THE DEAL? DON'T DEAL!
by David Sisler
About face! Forward march!
Did they miss a step? I didn't think so.
The tobacco industry is nothing if not unified, except for upstart Liggett, of course. Stand up in Congress, gentlemen, raise your right hand, and repeat after me, "The testimony I am about to give will be the truth, the whole truth, and nothing but the truth. So help me profits." Based on such an oath, maybe you could believe their straight-faced lies.
Interestingly, none of the tobacco CEO's who stood and lied to Congress — no, this stuff is not addictive, and, of course, we did not put anything into it to make it more so, since it was not addictive in the first place — are around for The Deal.
Here it is. The tobacco companies are going to admit, what we all knew all along, and what former Surgeon General C. Edward Koop made them put in writing (with their fingers crossed): Cigarettes will kill you. And to make it up to all of the former smokers with health problems related to their nicotine habit, they are going to cough up $300 billion.
Before anyone celebrates, do the numbers.
Number one: when word leaked out that a deal was in the offing, that the tobacco industry was going to admit guilt (sort of) and make a huge payment to its victims, tobacco stocks jumped. Wall Street reacted with enthusiasm — even though the industry is talking about taking a massive liability payment. Philip Morris Company shares were up, that first day, $4.25 or 11 percent. RJR Nabisco Holdings Corporation closed up $3.25 or an equal 11%, in New York Stock Exchange composite trading. And although the gains have slowed, they certainly have not stopped.
Number two: How much is $300 billion? According to Time, "it would make every resident of Buffalo, NY an instant millionaire. It equals 40 years of profit for Exxon."

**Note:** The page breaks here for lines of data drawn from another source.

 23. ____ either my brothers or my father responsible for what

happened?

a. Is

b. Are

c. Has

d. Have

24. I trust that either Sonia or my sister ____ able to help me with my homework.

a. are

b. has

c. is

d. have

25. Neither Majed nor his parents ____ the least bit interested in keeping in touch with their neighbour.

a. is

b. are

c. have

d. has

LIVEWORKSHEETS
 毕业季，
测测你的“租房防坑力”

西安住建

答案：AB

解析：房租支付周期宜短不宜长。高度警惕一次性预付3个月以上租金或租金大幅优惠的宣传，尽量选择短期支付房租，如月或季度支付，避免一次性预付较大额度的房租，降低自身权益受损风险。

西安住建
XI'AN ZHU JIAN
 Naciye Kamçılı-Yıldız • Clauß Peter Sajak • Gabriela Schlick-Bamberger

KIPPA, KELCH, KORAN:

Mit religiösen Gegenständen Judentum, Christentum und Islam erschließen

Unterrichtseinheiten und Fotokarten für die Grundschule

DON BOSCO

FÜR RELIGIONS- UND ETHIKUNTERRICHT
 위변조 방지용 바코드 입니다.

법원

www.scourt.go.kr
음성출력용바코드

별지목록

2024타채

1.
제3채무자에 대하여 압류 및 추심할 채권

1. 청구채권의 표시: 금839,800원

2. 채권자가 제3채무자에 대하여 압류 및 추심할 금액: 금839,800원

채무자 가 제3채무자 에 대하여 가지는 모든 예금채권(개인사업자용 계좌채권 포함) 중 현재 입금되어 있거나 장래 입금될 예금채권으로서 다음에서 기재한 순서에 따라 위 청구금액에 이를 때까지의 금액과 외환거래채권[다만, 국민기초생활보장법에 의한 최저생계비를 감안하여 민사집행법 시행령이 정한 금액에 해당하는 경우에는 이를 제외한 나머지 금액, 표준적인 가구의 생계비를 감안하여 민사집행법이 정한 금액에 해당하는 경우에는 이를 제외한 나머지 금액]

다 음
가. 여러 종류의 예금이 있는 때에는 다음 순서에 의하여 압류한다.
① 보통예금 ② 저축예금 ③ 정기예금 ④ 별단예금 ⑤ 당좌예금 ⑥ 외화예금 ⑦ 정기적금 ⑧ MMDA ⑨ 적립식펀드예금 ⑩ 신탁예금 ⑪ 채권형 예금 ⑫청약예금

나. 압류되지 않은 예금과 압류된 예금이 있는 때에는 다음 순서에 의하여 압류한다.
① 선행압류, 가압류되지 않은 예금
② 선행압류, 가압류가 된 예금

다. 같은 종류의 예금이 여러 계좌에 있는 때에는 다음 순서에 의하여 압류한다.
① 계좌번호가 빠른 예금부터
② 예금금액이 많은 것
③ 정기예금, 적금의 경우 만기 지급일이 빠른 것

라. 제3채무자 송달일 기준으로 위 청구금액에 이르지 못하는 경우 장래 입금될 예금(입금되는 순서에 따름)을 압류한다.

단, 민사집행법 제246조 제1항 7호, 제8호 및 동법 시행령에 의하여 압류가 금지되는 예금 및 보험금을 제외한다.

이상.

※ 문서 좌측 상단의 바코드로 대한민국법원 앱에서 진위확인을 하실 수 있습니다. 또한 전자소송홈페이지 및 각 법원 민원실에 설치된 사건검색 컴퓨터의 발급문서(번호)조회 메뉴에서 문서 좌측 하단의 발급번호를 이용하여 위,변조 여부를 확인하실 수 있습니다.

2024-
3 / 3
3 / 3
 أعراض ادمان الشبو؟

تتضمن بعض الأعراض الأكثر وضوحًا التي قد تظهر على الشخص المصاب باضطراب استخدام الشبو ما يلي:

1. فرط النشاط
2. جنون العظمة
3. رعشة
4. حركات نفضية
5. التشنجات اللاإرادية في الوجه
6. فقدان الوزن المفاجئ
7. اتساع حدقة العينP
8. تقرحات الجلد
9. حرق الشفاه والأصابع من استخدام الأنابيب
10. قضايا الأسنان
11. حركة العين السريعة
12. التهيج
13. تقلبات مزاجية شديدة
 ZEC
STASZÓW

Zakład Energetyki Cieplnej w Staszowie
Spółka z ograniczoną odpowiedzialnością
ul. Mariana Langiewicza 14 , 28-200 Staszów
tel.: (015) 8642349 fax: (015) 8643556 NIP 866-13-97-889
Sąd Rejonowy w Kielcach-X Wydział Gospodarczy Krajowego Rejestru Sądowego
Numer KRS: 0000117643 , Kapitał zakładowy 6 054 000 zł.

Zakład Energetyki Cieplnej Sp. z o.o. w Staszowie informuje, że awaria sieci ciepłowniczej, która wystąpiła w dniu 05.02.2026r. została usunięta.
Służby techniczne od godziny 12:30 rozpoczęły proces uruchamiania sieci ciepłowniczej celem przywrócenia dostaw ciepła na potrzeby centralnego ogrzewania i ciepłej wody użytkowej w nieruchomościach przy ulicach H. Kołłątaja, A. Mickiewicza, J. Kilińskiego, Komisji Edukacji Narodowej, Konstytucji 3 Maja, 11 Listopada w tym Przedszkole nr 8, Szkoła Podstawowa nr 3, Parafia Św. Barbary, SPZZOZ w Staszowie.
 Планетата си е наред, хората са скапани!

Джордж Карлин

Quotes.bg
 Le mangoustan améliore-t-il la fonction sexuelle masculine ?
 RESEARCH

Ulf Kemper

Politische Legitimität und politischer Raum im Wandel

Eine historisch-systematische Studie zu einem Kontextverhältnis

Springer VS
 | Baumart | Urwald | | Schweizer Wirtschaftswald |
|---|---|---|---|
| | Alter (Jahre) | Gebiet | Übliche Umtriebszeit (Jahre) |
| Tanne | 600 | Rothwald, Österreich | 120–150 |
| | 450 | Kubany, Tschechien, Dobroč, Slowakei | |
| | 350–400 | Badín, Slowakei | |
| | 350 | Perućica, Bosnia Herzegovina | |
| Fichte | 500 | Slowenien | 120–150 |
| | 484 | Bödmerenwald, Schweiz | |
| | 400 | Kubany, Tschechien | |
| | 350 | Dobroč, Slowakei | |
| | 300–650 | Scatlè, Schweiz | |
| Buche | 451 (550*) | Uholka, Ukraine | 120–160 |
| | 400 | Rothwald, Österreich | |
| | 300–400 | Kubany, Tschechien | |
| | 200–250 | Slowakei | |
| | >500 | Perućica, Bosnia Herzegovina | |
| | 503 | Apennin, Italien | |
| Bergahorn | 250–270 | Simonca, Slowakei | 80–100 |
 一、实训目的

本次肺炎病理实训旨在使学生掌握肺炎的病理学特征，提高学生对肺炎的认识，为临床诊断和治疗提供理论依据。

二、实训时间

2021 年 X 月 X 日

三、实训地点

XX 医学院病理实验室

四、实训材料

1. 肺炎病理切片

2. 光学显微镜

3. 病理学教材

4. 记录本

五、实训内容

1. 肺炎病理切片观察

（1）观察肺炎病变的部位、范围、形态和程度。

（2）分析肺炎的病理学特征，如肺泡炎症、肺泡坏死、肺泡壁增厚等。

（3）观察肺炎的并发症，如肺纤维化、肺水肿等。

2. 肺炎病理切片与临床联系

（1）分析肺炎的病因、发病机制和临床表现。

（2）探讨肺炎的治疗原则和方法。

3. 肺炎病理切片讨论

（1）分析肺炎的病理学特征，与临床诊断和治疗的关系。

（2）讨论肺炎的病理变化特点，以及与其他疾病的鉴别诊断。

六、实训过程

But $300 billion is really not a lot of money. Not to the tobacco industry.
Roy Burry, an analyst for Oppenheimer, calculated that the $300 billion figure would not exact a harsh toll on the industry. The industry could come up with $300 billion by paying $6 billion in the first year and increasing the payout by five percent each year thereafter. They are not going to dip into the profits pool to pay that either. Those who are hooked on cigarettes will continue to pay the bill because the price of one pack of cancer sticks will go up at least twenty-five cents. That would result in a 6 percent drop in cigarette demand in the U.S., but industry leader Philip Morris's earnings would drop by only 2 percent, Mr. Burry said. With adjustments figured in, they will actually make a profit.
Number three: when the $300 billion figure is put up against the dollar cost to our nation's health, there is no bargain here either. Richard Daynard, chairman of the Tobacco Liability Project, calculates that smoking costs the American public $50 billion a year directly, and $100 billion a year indirectly, in lost productivity. By those estimates, $300 billion a year over a 25-year period — or an average of $12 billion per year — "comes to 10 cents on the dollar."
Number four: if the $300 billion payoff is approved, the tobacco industry will clear its legal slate completely. The tobacco industry is asking to be set up a novel mechanism akin to workers' compensation for paying smokers' claims, in return for generally prohibiting liability suits against cigarette makers. If the industry's proposed plan is approved, they will admit fault, place larger warnings on its product, and then never be required to pay another nickel in damages.
Seattle attorney Steve Berman, a participant in the negotiations, stated that lawyers have not yet resolved the contentious issue of precisely how much immunity from lawsuits the tobacco industry should get.
How much immunity? No one ever placed a gun beside of a smoker's head to get him or her to light up, but the tobacco industry did everything in its power to hook smokers and keep them hooked. If there is justice, the tobacco company will get no immunity. They are liars, and they know it. They have been hurting people, and they know it. If they get immunity, they will continue to pedal their poison with impunity.
The tobacco industry has started to crack. The mere discussion of such concessions is a measure of the industry's collapsing position. The fact that the chairmen of both companies attended the opening session, and that a key White House aide is monitoring the proceedings, is proof this is more than a sparring match.
The Washington Post recently editorialized: "Maybe at some point it will be in the public interest to cut a deal with the [tobacco] companies. But not now. They seek protection they do not deserve from a blow that they have yet to feel. Why give it to them? "
Now is the time hold firm. In the words of Paul to the Ephesians, "Having done all to stand, stand!" It will be a bad deal for Joe Public, if Joe Camel gets away with The Deal.